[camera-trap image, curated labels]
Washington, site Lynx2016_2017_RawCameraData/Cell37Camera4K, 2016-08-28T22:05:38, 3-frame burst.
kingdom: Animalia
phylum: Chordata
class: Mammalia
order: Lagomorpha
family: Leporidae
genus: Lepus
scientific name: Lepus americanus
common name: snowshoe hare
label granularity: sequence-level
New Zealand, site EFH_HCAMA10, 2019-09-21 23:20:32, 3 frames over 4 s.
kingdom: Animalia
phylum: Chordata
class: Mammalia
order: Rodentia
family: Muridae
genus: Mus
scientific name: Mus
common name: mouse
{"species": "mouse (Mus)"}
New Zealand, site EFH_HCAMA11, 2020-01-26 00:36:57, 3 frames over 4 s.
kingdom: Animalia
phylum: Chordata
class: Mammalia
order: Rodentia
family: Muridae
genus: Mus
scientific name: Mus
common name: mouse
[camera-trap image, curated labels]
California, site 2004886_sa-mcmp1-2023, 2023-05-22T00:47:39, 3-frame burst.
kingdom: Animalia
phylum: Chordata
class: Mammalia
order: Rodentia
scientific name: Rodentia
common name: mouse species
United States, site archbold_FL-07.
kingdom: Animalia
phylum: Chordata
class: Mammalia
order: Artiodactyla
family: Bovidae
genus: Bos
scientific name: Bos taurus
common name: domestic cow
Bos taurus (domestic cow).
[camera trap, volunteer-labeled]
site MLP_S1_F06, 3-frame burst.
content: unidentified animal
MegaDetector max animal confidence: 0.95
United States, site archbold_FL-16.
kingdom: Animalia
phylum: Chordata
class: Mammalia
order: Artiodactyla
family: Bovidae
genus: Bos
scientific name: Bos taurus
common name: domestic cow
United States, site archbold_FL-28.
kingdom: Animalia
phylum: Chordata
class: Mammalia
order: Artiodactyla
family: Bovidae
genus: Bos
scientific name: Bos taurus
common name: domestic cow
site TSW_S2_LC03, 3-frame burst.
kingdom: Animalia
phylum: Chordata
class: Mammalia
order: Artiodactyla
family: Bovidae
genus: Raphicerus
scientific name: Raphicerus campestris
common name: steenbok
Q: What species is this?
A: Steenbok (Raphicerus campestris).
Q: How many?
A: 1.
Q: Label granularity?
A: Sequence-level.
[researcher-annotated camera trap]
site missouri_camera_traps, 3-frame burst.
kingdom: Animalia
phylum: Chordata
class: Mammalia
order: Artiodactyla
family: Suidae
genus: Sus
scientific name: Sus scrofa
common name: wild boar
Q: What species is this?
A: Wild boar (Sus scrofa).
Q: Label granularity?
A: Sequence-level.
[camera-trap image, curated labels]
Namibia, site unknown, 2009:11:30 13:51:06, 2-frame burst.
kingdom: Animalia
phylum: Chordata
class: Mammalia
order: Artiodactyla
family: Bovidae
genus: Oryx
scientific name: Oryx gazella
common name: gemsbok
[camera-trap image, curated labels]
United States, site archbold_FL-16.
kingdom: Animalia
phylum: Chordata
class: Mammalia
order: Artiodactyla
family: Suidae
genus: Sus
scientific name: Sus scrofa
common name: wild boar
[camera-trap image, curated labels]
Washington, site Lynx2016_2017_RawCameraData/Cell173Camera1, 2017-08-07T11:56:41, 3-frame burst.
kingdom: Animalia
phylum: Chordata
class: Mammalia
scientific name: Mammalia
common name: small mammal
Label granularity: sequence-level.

-------

Your task is to copy every record exactly.

[camera-trap image, curated labels]
Washington, site Lynx2016_2017_RawCameraData/Cell37Camera4K, 2016-08-28T22:05:38, 3-frame burst.
kingdom: Animalia
phylum: Chordata
class: Mammalia
order: Lagomorpha
family: Leporidae
genus: Lepus
scientific name: Lepus americanus
common name: snowshoe hare
label granularity: sequence-level
New Zealand, site EFH_HCAMA10, 2019-09-21 23:20:32, 3 frames over 4 s.
kingdom: Animalia
phylum: Chordata
class: Mammalia
order: Rodentia
family: Muridae
genus: Mus
scientific name: Mus
common name: mouse
{"species": "mouse (Mus)"}
New Zealand, site EFH_HCAMA11, 2020-01-26 00:36:57, 3 frames over 4 s.
kingdom: Animalia
phylum: Chordata
class: Mammalia
order: Rodentia
family: Muridae
genus: Mus
scientific name: Mus
common name: mouse
[camera-trap image, curated labels]
California, site 2004886_sa-mcmp1-2023, 2023-05-22T00:47:39, 3-frame burst.
kingdom: Animalia
phylum: Chordata
class: Mammalia
order: Rodentia
scientific name: Rodentia
common name: mouse species
United States, site archbold_FL-07.
kingdom: Animalia
phylum: Chordata
class: Mammalia
order: Artiodactyla
family: Bovidae
genus: Bos
scientific name: Bos taurus
common name: domestic cow
Bos taurus (domestic cow).
[camera trap, volunteer-labeled]
site MLP_S1_F06, 3-frame burst.
content: unidentified animal
MegaDetector max animal confidence: 0.95
United States, site archbold_FL-16.
kingdom: Animalia
phylum: Chordata
class: Mammalia
order: Artiodactyla
family: Bovidae
genus: Bos
scientific name: Bos taurus
common name: domestic cow
United States, site archbold_FL-28.
kingdom: Animalia
phylum: Chordata
class: Mammalia
order: Artiodactyla
family: Bovidae
genus: Bos
scientific name: Bos taurus
common name: domestic cow
site TSW_S2_LC03, 3-frame burst.
kingdom: Animalia
phylum: Chordata
class: Mammalia
order: Artiodactyla
family: Bovidae
genus: Raphicerus
scientific name: Raphicerus campestris
common name: steenbok
Q: What species is this?
A: Steenbok (Raphicerus campestris).
Q: How many?
A: 1.
Q: Label granularity?
A: Sequence-level.
[researcher-annotated camera trap]
site missouri_camera_traps, 3-frame burst.
kingdom: Animalia
phylum: Chordata
class: Mammalia
order: Artiodactyla
family: Suidae
genus: Sus
scientific name: Sus scrofa
common name: wild boar
Q: What species is this?
A: Wild boar (Sus scrofa).
Q: Label granularity?
A: Sequence-level.
[camera-trap image, curated labels]
Namibia, site unknown, 2009:11:30 13:51:06, 2-frame burst.
kingdom: Animalia
phylum: Chordata
class: Mammalia
order: Artiodactyla
family: Bovidae
genus: Oryx
scientific name: Oryx gazella
common name: gemsbok
[camera-trap image, curated labels]
United States, site archbold_FL-16.
kingdom: Animalia
phylum: Chordata
class: Mammalia
order: Artiodactyla
family: Suidae
genus: Sus
scientific name: Sus scrofa
common name: wild boar
[camera-trap image, curated labels]
Washington, site Lynx2016_2017_RawCameraData/Cell173Camera1, 2017-08-07T11:56:41, 3-frame burst.
kingdom: Animalia
phylum: Chordata
class: Mammalia
scientific name: Mammalia
common name: small mammal
Label granularity: sequence-level.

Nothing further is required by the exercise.